Nel rapporto, i partiti che compaiono maggiormente come principali contatti della Cina popolare sono il Pd, il Movimento Cinque Stelle e Italia Viva. Un politico di spicco è Pietro Grasso, ex presidente del Senato e attuale senatore di Liberi e Uguali. «L’interesse di Grasso nelle relazioni italo-cinesi precede il lancio dell’Icc: due anni prima, a seguito di un incontro con il premier della Repubblica Popolare Cinese, Li Keqiang, durante una visita che lo vide tenere una lezione di “etica politica” alla Scuola Centrale del Partito, Grasso dichiarò il suo obiettivo di rilanciare i rapporti tra l’Italia e la Cina e di “promuovere nuove sinergie in settori strategici”. Un ulteriore sviluppo favorevole al Pcc sotto la Presidenza di Grasso si verificò a pochi mesi dal lancio dell’Icc, quando un importante attivista uiguro non solo si vide negato l’ingresso in Senato dove era atteso per una conferenza stampa su invito di un Senatore della Repubblica e fu detenuto dalla polizia anti-terrorismo». Il Movimento 5 Stelle risulta essere in prima linea nei contatti amichevoli con Pechino, anche indirettamente, considerando il ruolo importante assegnato da Di Maio all’ex ambasciatore italiano in Cina, «Ettore Sequi (poi capo di gabinetto del ministro degli Esteri Luigi Di Maio e nel 2021 nominato segretario generale del ministero, sempre sotto Di Maio)».

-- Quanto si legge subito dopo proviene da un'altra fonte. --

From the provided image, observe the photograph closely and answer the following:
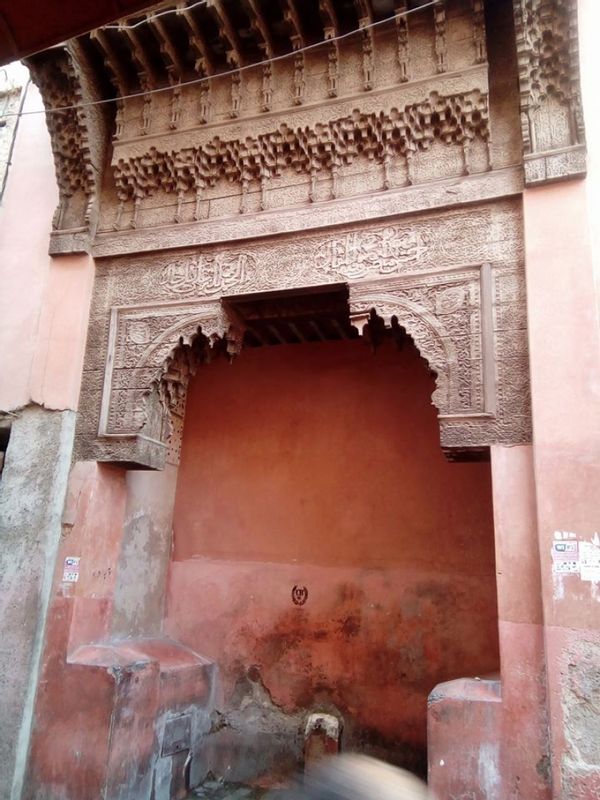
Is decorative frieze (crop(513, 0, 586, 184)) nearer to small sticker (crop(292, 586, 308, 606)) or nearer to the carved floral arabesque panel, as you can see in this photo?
the carved floral arabesque panel

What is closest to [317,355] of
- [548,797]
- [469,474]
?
[469,474]

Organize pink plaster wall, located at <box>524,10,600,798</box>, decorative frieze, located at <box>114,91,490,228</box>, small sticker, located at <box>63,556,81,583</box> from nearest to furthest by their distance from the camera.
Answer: pink plaster wall, located at <box>524,10,600,798</box>
decorative frieze, located at <box>114,91,490,228</box>
small sticker, located at <box>63,556,81,583</box>

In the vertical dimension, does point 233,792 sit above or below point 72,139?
below

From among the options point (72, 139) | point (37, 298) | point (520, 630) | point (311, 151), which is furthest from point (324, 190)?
point (520, 630)

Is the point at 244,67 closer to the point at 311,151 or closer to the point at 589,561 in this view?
the point at 311,151

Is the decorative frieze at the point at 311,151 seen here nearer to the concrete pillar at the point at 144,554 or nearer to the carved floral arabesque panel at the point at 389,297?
the carved floral arabesque panel at the point at 389,297

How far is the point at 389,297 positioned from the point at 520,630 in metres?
2.16

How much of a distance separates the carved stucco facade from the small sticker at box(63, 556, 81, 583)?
75 cm

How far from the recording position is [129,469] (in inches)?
196

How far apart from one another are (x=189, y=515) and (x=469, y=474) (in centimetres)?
260

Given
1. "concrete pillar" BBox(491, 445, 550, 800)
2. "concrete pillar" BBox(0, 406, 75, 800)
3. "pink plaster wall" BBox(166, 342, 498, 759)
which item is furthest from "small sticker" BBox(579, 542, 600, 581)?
"concrete pillar" BBox(0, 406, 75, 800)

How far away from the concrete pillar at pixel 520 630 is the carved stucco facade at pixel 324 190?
29 centimetres

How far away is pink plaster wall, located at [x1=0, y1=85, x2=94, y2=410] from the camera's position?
4.94m

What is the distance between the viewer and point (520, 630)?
346 centimetres
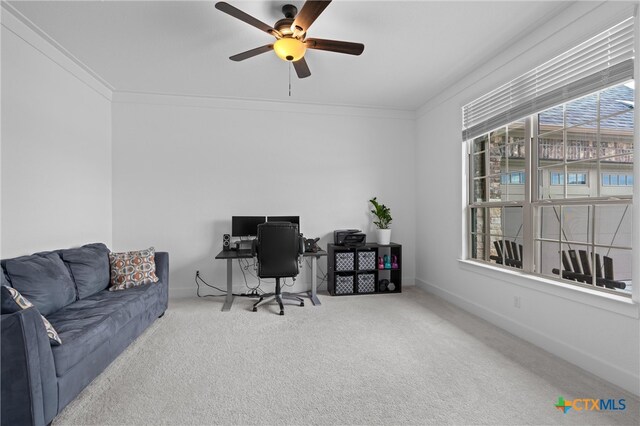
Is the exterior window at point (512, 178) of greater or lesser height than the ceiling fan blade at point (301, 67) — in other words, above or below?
below

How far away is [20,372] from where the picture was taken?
1.50 meters

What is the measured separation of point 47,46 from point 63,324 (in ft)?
8.70

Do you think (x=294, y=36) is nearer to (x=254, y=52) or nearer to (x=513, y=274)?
(x=254, y=52)

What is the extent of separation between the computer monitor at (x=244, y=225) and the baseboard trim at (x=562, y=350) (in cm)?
289

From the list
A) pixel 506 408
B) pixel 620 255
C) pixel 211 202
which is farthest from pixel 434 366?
pixel 211 202

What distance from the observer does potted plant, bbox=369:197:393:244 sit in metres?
4.50

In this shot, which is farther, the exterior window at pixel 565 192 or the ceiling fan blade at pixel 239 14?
the exterior window at pixel 565 192

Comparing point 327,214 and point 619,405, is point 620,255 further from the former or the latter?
point 327,214

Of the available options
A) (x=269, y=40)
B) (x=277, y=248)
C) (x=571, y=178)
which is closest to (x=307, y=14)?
(x=269, y=40)

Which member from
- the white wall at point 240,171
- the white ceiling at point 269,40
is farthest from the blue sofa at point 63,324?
the white ceiling at point 269,40

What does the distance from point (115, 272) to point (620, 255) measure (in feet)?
14.9

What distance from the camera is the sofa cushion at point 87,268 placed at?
2672 mm

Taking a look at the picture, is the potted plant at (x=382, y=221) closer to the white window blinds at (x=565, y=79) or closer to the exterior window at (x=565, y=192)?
the exterior window at (x=565, y=192)

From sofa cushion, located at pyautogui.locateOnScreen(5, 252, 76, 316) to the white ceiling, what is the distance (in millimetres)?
2061
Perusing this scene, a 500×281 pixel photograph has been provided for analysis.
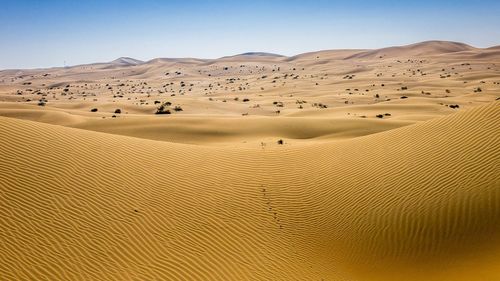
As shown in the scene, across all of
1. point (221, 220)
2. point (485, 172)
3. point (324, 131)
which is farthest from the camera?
point (324, 131)

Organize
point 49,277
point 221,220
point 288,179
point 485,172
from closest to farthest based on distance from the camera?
1. point 49,277
2. point 221,220
3. point 485,172
4. point 288,179

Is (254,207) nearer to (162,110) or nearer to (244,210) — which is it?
(244,210)

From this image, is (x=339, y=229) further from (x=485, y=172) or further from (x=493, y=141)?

Ad ulteriore riprova che questa “diplomazia informale” abbia avuto successo, l’Italia è stata la prima a firmare i protocolli politici di intesa per la Via della Seta. E anche la prima nel mondo occidentale a seguire il “modello cinese” di lotta al Covid. Fatto di lockdown e rigoroso controllo dello Stato sui cittadini. Secondo un sondaggio Pew condotto in tutti i Paesi industrializzati, durante la pandemia la popolarità della Cina è crollata ovunque, meno che in Italia. Qualcosa vorrà dire.